### TEKS KAJIAN

|---|

Contoh sederhana terlebih dahulu, dalam hal menulis. Saya masih sering menemukan tulisan, seorang penulis tidak bisa membedakan atau minimal tidak konsisten dan peduli pada penggunaan “di” yang pada konteks tertentu berperan sebagai kata depan sehingga aturan penulisannya harus dipisahkan (menggunakan spasi) dengan kata yang mengikutinya dan pada konteks sebagai imbuhan atau awalan yang aturannya, ditulis serangkai dengan kata yang mengikutinya. “Di mana” dan “Ditusuk”, ini sebagai contoh.
Lebih fatal dari itu, jika menggunakan kata yang tidak tepat maknanya. Saya pernah menjumpai tulisan tepatnya berita di suatu media tertentu. Saya paham betul bahwa inti yang dimaksud dalam berita itu adalah sekelompok orang yang hadir memenuhi undangan kegiatan seorang anggota dewan. Untuk menunjukkan sekelompok orang, penulisnya atau jurnalisnya menggunakan istilah “konstitusi”. Saya yakin betul bahwa maksudnya adalah istilah (yang benar) “konstituen”. Saya lanjut membacanya untuk memastikan bahwa hanya salah ketik. Ternyata tidak, istilah itu (baca: konstitusi) digunakan beberapa kali yang menjadi penanda “sekelompok orang”. Artinya, memang tidak mengetahui dan tidak bisa membedakannya.
Saya terkadang sedih—tidak benci kepada mereka—jika hal sederhana seperti itu saja masih sering berulang. Apa lagi dilakukan oleh orang yang pada dirinya melekat tanggung jawab dari produk tersebut atau sebagai skill yang ingin dijadikannya personal branding. Lebih menyedihkan lagi jika itu adalah produk dari institusi pendidikan, institusi pemerintahan daerah, dan/atau institusi negara.
Sekali lagi, ini hal sederhana. Maksud saya sederhana di sini, bukan berarti tidak perlu dikoreksi. Maksudnya, ilmu untuk membenarkannya itu sangat sederhana, mudah dipelajari, dikuasai, dan dipahami. Hanya saja, kita membutuhkan komitmen dan kepedulian.
Kepedulian itu semestinya bukan sebagai “kata pasif”. Itu harus menjadi “kata aktif”. Kepedulian juga jangan sering dibawa ke makna sempit bahwa yang ranahnya hanya berada pada ceklist-ceklist atau isian rupiah pada donasi kemanusiaan dan lain-lain. Nah, di sinilah dibutuhkan komitmen.
Kepedulian dan komitmen pada suatu harapan dan nilai yang ingin dicapai atau ingin dipersembahkan dalam hidup dipastikan itu akan senantiasa menumbuhkan semangat belajar yang tinggi. Bukan hanya itu, di dalamnya pun mengandung semangat untuk mengubah keadaan menjadi lebih baik.
Saya sangat merasakan—mungkin sahabat pembaca pun ikut dan/atau mampu merasakannya—bahwa sepertinya, kita sedang krisis minimal dalam dua hal “kepedulian” dan “komitmen”. Bukan hanya dalam ruang-ruang karya tulis, termasuk dalam ruang yang lingkupnya lebih luas dan besar.

|---|

### DATA
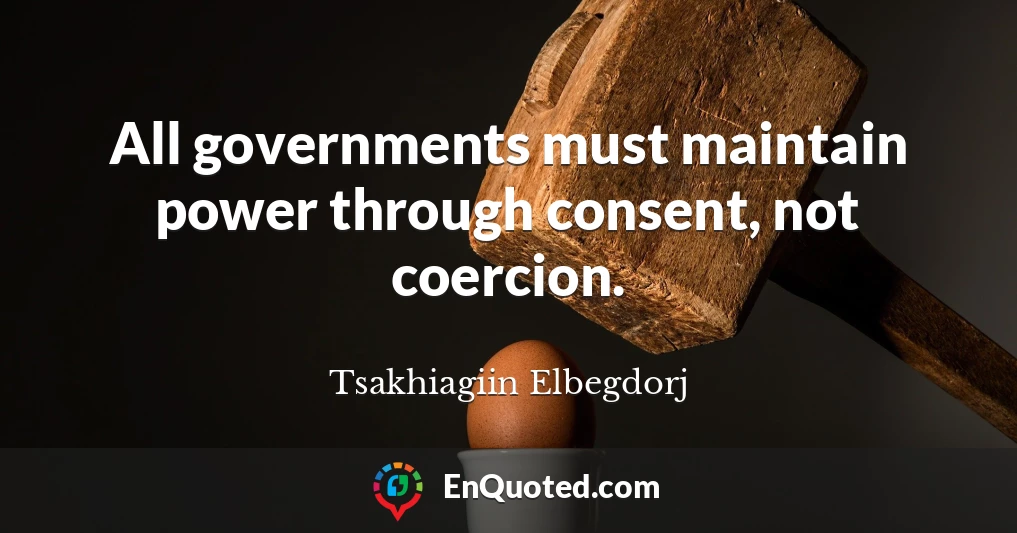All governments must maintain power through consent, not coercion.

|---|

### LANGKAH KERJA
1. Tuliskan ulang bagian teks tentang kepedulian dan komitmen dalam menulis, mulai dari "Kepedulian dan komitmen" sampai dengan "menjadi lebih baik.".
2. Lanjutkan teks tentang kepedulian dan komitmen dalam menulis setelah kalimat terakhirnya.
Data ini diambil dari sumber yang berbeda.

### HASIL PENGERJAAN
1.
Kepedulian dan komitmen pada suatu harapan dan nilai yang ingin dicapai atau ingin dipersembahkan dalam hidup dipastikan itu akan senantiasa menumbuhkan semangat belajar yang tinggi. Bukan hanya itu, di dalamnya pun mengandung semangat untuk mengubah keadaan menjadi lebih baik.

2.
Sama halnya ketika seseorang atau sekelompok aktivis telah menggunakan ruangan milik bersama, kemudian setelah kegiatan selesai dan meninggalkannya begitu saja tanpa membersihkannya, sebenarnya mereka dan kita pun semua (yang mengaku sebagai senior) sedang berada pada (potensi) masalah besar. Mungkin dampaknya tidak terjadi hari ini, atau dampaknya hanya kecil hari ini, misalnya, terpaksa senior yang membersihkannya sebagai pengguna ruangan berikutnya. Pada masa yang akan datang, itu sangat besar dampaknya dan berpotensi berbahaya jika tidak segera dipahami, disadari, dan diubah.
Masalah besarnya adalah krisis kepedulian dan komitmen. Berorganisasi itu adalah ruang untuk belajar banyak hal. Bukan hanya meningkatkan dan memperdalam kecakapan intelektualitas dan (mungkin) termasuk kemampuan retorika atau public speaking. Organisasi pun adalah ruang untuk menanam, memupuk, dan menumbuhkan nilai dan makna kehidupan.
Berorganisasi termasuk sebagai ruang untuk mempersiapkan diri menghadapi kehidupan berikutnya yang lebih kompleks dan membutuhkan kecakapan hidup dalam multidimensi. Jika seorang perempuan. misalnya saja, ikut berorganisasi di sana pun mereka bisa belajar memasak karena kelak di kehidupan berikutnya, mereka akan menghadapi kondisi yang skill seperti itu dibutuhkan demi diri dan keluarganya.
Ingat! kita hanya akan semangat untuk belajar banyak hal, ketika dalam diri ada kepedulian dan komitmen untuk mempersembahkan yang terbaik atau mengubah kondisi kehidupan menjadi lebih baik. Hanya dengan kepedulian dan komitmenlah kita bisa senantiasa meletakkan nilai dan makna dalam kehidupan untuk episode yang lebih baik.
Hanya kepedulian dan komitmenlah, yang bisa menumbuhkan semangat khususnya para aktivis, bahwa dalam rangka memperdalam wawasan dan meningkatkan kecakapan intelektualitas, modalnya bukan hanya diskusi dari forum yang satu ke forum yang lain, dalam makna bahwa belajar bukan hanya dengan modal mendengarkan tetapi cara terbaik adalah membaca buku dan mengurangi ketergantungan penuh pada AI dalam menumbuhkan intelektualitas diri, mengasah otak, dan merawat kalbu.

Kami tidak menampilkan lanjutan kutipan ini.